Source extract ->
>> Begin
Site icon Netimperative

Top analytics tips: Moving on from ‘the last click’- it’s time to find real value

Digital marketing has opened up a vast amount of data for marketers to link campaigns to conversions- but todays multi-channel world the customer path to purchase is becoming increasingly complex. Dora Michail, Senior Director for Audience Solutions at Yahoo looks at assessing true value of attribution modelling.

Uncovering what is and isn’t working is the bedrock of an effective campaign, but as customers now consume content from multiple sources, accurate measurement is becoming increasingly difficult to achieve.

The last-click has been the unchallenged method for measuring how customers enter the sales funnel for a long time. However, last click models don’t provide a comprehensive picture because the path to conversion is never linear, it’s multi-channel and multi-device.

Consumers navigate many touch points, both online and offline and it is impossible to trace just one definitive trigger point for a sale, which in effect, is what last click does. This complex reality calls for a more sophisticated measurement solution.
>> End
Goal A -> According to the article on attribution modeling, why doesn't the last-click model give a comprehensive picture? Answer in one to three sentences.
The article and the records have no connection to each other.

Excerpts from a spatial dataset
>> Begin
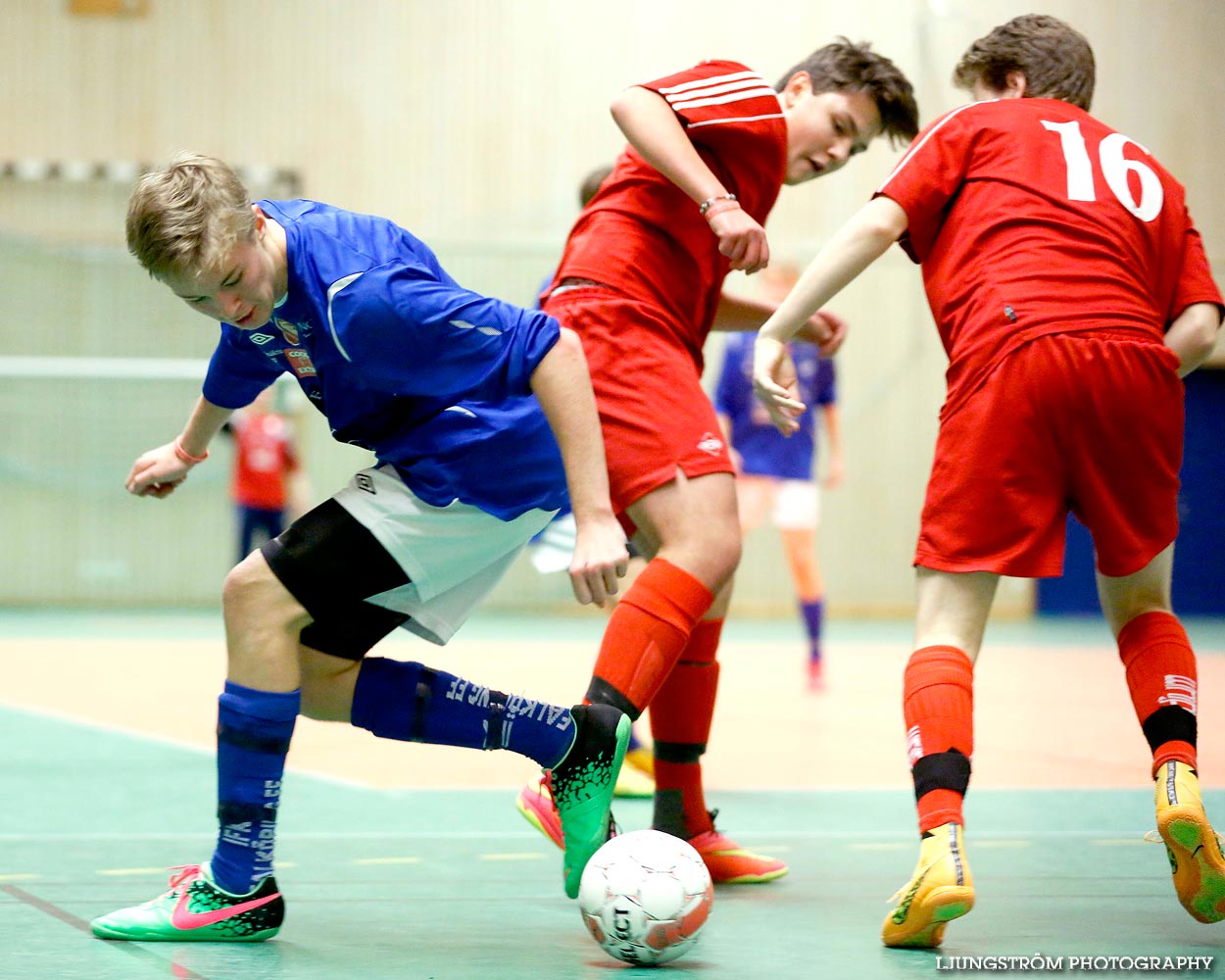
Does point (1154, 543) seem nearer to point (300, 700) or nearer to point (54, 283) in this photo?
point (300, 700)

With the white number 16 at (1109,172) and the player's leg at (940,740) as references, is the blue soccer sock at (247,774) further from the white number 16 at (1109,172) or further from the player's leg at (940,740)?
the white number 16 at (1109,172)

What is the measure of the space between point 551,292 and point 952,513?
39.5 inches

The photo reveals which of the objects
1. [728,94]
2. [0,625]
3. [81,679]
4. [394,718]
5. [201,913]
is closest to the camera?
[201,913]

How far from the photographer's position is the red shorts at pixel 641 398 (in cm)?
286

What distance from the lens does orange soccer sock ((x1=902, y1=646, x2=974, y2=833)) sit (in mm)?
2447

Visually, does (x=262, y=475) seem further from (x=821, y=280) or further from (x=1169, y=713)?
(x=1169, y=713)

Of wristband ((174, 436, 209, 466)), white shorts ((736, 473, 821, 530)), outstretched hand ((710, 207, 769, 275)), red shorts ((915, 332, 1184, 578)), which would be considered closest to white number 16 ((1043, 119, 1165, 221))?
red shorts ((915, 332, 1184, 578))

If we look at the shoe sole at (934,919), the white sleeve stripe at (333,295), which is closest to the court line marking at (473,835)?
A: the shoe sole at (934,919)

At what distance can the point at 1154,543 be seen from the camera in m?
2.63

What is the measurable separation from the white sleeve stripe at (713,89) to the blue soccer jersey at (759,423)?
468 cm

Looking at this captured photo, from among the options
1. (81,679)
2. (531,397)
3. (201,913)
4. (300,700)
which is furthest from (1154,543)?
(81,679)

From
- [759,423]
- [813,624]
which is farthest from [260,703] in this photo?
[759,423]

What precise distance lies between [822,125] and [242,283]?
138 cm

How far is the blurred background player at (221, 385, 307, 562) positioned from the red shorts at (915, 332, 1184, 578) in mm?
9097
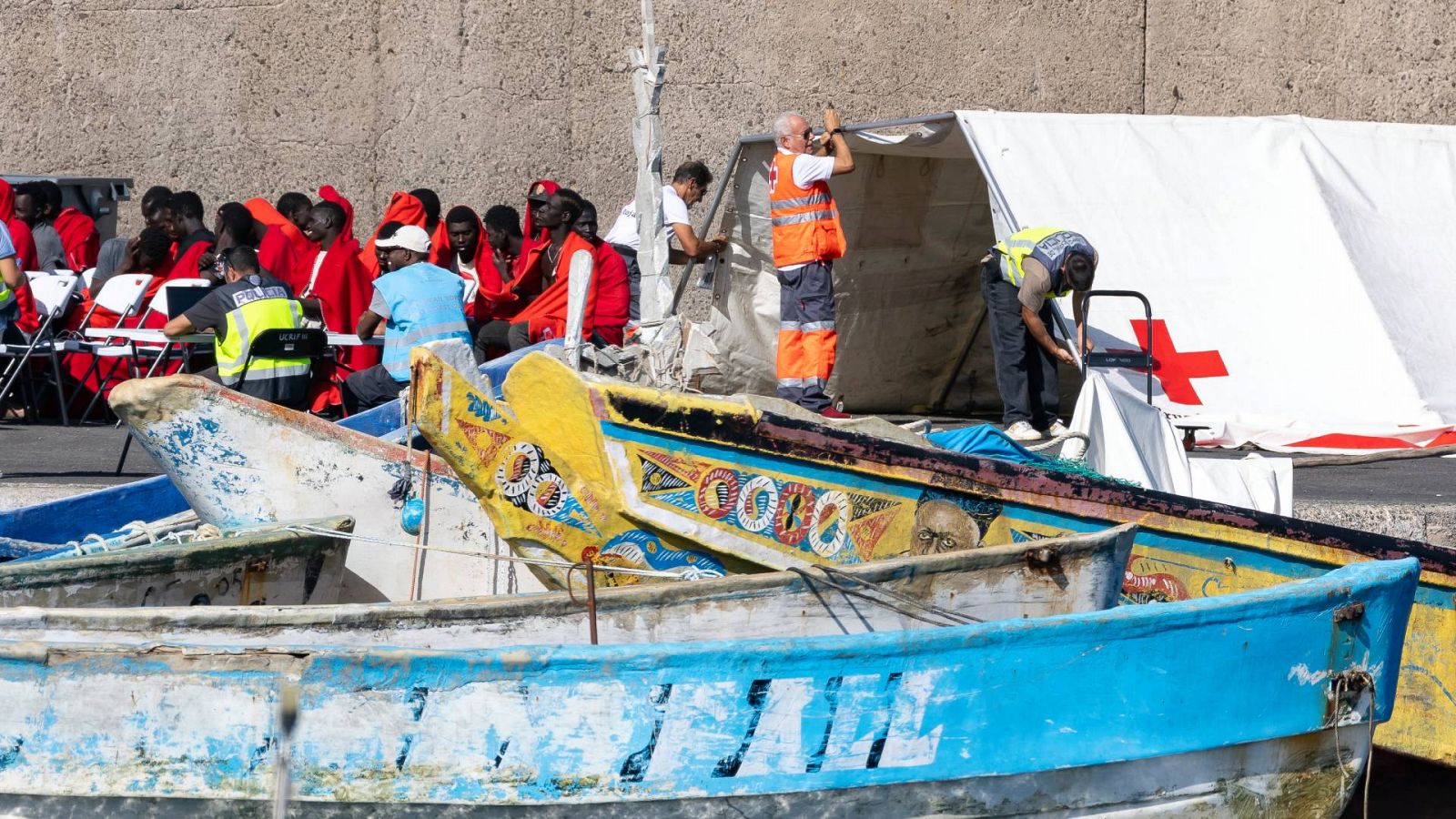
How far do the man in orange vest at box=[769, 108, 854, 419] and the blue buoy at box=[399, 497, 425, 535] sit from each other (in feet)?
8.33

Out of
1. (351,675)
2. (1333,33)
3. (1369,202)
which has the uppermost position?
(1333,33)

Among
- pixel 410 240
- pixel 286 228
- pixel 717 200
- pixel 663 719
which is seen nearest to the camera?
pixel 663 719

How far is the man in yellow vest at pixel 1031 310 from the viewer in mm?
7039

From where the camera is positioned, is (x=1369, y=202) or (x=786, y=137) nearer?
(x=786, y=137)

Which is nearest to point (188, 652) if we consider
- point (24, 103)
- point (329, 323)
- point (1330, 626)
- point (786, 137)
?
point (1330, 626)

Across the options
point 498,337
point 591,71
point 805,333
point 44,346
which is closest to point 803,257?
point 805,333

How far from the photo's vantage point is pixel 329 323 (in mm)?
8953

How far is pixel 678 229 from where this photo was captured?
854 centimetres

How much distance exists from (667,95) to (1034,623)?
25.3ft

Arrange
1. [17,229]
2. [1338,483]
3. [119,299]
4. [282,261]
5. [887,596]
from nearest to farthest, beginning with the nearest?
[887,596]
[1338,483]
[119,299]
[282,261]
[17,229]

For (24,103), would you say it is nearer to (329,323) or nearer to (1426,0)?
(329,323)

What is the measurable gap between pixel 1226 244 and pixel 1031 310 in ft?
6.38

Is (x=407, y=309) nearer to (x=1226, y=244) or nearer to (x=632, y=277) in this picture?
(x=632, y=277)

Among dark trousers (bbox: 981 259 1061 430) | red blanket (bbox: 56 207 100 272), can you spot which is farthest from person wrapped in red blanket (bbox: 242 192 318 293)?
dark trousers (bbox: 981 259 1061 430)
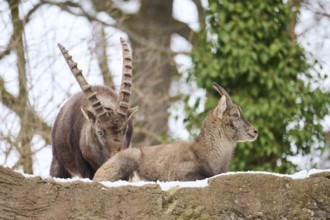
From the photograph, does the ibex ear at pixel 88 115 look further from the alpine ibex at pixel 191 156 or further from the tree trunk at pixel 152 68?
the tree trunk at pixel 152 68

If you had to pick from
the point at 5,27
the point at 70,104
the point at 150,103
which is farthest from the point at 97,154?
the point at 150,103

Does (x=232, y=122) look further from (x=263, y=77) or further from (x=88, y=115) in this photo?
(x=263, y=77)

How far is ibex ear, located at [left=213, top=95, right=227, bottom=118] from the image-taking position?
33.6 feet

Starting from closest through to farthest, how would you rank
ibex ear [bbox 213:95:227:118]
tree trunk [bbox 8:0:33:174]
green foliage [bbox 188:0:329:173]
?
ibex ear [bbox 213:95:227:118], tree trunk [bbox 8:0:33:174], green foliage [bbox 188:0:329:173]

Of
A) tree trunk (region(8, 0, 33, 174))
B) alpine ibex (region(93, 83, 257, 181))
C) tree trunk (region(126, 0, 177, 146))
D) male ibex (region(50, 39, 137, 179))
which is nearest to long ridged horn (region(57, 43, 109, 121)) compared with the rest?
male ibex (region(50, 39, 137, 179))

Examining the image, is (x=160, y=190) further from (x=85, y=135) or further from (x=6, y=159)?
>> End
Goal B -> Rewrite the records starting at the first line and ending at the line that contains "39.5 inches". Rename "soccer sock" to "football sock" and change nothing else, leaving out the pictures.

Full response A -> The path to conversion is never linear. It runs across multiple channels and devices, so no single trigger point for a sale can be traced, yet that is in effect what last click does.

Full response B ->
Does point (1154, 543) seem nearer to point (300, 700) or nearer to point (54, 283) in this photo?
point (300, 700)

With the white number 16 at (1109,172) and the player's leg at (940,740) as references, is the blue football sock at (247,774) further from the white number 16 at (1109,172) or further from the player's leg at (940,740)?
the white number 16 at (1109,172)

What is the measure of the space between point 551,292 and point 952,513?
39.5 inches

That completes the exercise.